Open an elevated (Administrator) command prompt, change directory to C:\Windows\SysWOW64 and run RHS.exe. Immediately, we get this error:

 

dbghelp

 

There we go! The Cluster service is not able to launch it and neither are we able to do so, manually.

Why am I excited? Because the pop-up message mentions a certain “dbghelp.dll”. The first place to look for this file would be the C:\Windows\SysWOW64 – because that’s where RHS.exe is as well.

When I browsed through the folder to look for dbghelp.dll, we found that the file was present but there was also a dbghelp.dll.old file that caught my attention.

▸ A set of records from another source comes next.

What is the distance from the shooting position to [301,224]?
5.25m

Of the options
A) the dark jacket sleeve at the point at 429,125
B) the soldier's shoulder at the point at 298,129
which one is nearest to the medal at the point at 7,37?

Dbghelp.dll was about 1300kb and dbghelp.dll.old was 780kb. That’s interesting. Why? Because my lab Windows Server 2008 SP2 system has the 780kb dbghelp.dll, but not the 1300kb file.

Turns out that the Application team had a specific requirement to use the 1300kb dbghelp.dll while upgrading their clustered application, so they switched out the original file, put this one in and forgot about it. Their application may have been compatible with this new dbghelp.dll, however, RHS.exe was not, and that’s why it failed to start.

Resolving the issue now that we know the root cause is a matter of renaming the 1300kb dbghelp.dll to something else, taking ownership of the 780kb dbghelp.dll.old file, giving Administrators FULL CONTROL, renaming this file to dbghelp.dll, changing the ownership back to NT SERVICE\TrustedInstaller and changing Administrators permissions back to only Read and Read & Execute. PHEW! Issue resolved!